It’s back-to-school season for everyone from kindergarteners to college and university students. As the president of Fordham University, I relish the opportunity to welcome new students to campus and welcome back our continuing students. And yet I know there are some students accepted to colleges and universities across the country—including my own institution, at which we offer more than $185 million in financial aid for undergraduate students—who are not able to enroll this fall because they do not have the financial resources to pursue a college degree. This doesn’t have to be their reality; our country has programs and funding in place that can and should help make college accessible for all.
The most obvious opportunity to increase student enrollment and graduation in college is to increase the amount of the individual Pell Grant award.
As background, Pell Grants are the largest student aid program and the foundation of federal student aid. Unlike student loans, students do not have to repay grants and they are awarded from the federal government to qualifying low-income students—not to the institution—for undergraduate study at all colleges and universities. This is important, because it means students can use their Pell award even if they transfer to another institution. Students are given the freedom to determine where and how they want to enroll in college.

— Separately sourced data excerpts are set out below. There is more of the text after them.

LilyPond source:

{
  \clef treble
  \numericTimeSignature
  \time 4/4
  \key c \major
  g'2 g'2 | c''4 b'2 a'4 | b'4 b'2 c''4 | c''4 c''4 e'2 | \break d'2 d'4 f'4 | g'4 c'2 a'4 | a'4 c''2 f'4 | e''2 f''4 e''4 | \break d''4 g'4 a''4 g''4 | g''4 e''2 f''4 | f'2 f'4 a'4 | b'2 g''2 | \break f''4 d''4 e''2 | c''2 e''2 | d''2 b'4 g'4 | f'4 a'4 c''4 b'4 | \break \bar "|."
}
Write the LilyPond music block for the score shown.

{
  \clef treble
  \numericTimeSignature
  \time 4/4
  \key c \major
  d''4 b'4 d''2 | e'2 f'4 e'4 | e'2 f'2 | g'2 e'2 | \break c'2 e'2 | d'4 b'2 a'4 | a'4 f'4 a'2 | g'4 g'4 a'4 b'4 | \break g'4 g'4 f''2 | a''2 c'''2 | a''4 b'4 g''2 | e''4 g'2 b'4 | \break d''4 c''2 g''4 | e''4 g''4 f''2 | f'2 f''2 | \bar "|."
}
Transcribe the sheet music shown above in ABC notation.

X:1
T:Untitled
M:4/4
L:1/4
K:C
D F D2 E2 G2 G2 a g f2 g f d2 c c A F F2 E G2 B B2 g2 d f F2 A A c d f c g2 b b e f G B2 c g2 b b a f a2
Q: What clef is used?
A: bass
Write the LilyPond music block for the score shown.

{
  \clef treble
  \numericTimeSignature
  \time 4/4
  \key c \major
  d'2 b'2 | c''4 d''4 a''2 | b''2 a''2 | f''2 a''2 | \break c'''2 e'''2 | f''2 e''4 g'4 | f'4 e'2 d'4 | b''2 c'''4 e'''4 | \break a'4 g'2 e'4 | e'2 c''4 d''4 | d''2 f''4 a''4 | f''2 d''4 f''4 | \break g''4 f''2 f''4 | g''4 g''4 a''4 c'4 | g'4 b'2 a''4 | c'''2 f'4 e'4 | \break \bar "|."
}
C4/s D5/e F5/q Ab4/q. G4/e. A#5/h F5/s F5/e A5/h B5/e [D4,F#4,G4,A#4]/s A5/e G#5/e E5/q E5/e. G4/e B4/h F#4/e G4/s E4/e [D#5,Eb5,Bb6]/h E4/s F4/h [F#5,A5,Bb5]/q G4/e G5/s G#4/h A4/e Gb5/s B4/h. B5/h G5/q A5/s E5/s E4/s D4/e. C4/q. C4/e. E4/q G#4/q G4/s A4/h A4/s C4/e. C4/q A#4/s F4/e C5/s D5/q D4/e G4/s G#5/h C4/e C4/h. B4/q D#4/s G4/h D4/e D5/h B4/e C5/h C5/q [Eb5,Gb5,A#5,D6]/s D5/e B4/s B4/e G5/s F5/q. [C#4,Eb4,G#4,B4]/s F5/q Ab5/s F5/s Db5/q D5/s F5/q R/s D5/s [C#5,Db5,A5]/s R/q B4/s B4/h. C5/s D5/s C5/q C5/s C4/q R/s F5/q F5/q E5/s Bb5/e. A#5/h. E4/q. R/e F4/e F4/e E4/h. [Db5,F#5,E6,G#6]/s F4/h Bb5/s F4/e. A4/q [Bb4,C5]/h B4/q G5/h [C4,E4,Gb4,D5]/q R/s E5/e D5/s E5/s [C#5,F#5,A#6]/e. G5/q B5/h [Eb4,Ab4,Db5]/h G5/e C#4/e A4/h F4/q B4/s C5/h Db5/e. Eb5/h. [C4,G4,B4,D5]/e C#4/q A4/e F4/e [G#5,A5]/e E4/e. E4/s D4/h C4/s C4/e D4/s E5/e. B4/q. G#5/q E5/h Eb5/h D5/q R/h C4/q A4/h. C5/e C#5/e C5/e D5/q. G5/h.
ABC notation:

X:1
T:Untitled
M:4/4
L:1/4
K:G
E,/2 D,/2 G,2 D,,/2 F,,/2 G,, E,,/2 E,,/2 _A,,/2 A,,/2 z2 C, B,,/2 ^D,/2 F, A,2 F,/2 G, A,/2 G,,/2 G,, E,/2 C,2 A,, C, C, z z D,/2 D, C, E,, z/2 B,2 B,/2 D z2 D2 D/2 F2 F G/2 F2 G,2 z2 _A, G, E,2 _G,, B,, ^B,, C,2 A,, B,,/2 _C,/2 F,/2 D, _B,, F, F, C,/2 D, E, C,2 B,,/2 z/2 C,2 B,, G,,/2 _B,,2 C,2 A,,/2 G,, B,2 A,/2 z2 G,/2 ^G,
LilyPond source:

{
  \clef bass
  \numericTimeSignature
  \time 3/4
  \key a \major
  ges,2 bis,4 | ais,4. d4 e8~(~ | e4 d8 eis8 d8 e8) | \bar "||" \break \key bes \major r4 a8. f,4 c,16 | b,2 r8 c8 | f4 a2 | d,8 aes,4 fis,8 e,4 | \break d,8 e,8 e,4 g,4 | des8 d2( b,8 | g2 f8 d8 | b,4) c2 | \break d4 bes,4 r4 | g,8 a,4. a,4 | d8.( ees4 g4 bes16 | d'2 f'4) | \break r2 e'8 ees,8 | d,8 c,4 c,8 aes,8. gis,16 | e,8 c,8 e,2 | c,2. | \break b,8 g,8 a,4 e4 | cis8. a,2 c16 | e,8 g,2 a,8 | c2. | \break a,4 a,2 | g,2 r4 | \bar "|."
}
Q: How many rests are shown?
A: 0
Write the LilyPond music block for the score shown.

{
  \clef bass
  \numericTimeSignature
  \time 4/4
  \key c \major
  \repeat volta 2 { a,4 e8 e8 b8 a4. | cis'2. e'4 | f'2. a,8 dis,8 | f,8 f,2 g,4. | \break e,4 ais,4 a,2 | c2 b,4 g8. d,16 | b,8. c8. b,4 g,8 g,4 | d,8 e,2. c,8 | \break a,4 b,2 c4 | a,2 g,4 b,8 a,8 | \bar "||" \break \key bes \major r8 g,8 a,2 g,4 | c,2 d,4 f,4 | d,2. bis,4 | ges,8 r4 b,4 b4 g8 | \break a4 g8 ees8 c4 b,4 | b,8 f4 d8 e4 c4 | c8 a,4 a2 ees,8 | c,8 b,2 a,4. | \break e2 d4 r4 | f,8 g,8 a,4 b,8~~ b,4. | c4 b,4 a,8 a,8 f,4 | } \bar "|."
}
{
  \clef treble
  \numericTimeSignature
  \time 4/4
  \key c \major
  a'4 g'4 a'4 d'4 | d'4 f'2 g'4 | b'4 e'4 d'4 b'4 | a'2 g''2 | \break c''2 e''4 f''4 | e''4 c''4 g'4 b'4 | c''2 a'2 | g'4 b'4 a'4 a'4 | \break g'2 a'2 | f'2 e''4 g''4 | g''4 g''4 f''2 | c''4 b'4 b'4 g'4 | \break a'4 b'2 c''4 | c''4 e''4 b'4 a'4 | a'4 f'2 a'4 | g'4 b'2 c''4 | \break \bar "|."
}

Increasing Pell awards from $6,495 to $13,000 ensures community college is free for all Pell-eligible students and will reduce debt taken on by Pell-eligible students attending four-year colleges and universities. We know grant aid helps to keep low-income students in college and on track to graduate. Doubling Pell will put more money in the hands of students first and allow them to use it at the college or training program that best fits their educational needs. Forty years ago, Pell Grants covered more than 75% of the cost of college; today, the maximum grant covers less than 30% of the college experience. It is crucial that Congress acts now to increase the Pell Grant amount students can receive.
The need for financial aid is growing across the country and in our own backyards, and I am proud that Fordham meets over 76% of our students’ financial need. From 1980 through 2019, the number of students eligible for Pell Grants jumped from 2.7 million to 6.7 million students. Fordham is part of a vibrant community, and we are grateful to call the Bronx home to our Rose Hill campus. In 2019-2020, $28.4 billion in Pell grants was awarded nationally, with 431,358 students in New York state receiving $1.9 billion in Pell aid, and 15,347 of our own Congressional district’s students were awarded over $65 million in Pell Grants. The power of additional federal grant aid to students in my community would have a tremendously positive impact for years to come.
If the Pell Grant is doubled, not only will current students receive increased grants, but the pool of students eligible for Pell Grants will grow, providing more working-class students access to aid and therefore access to higher learning. Approximately 7 million Americans receive Pell Grants each year, with nearly 60% of Black students; half of American Indian or American Native students; nearly half of Latinx students; and 30% of white students using Pell Grants to help pay for college.
Doubling Pell is not only the most effective way to make college affordable and accessible for students, but also the easiest and most efficient way for Congress to make higher education a reality for all students who want to attend college. It does not require new social programs and already has longstanding bipartisan support.
The impact of doubling the Pell Grant can have life-changing effects on America’s traditional and adult students and will limit their debt so the next generation is able to have greater economic stability once they join the workforce. This effort would take some of the immediate financial burden off students with high financial need, which means they can focus, alongside their peers, on the educational experience rather than the expense.
Joseph M. McShane, S.J., is the president of Fordham University, the Jesuit University of New York.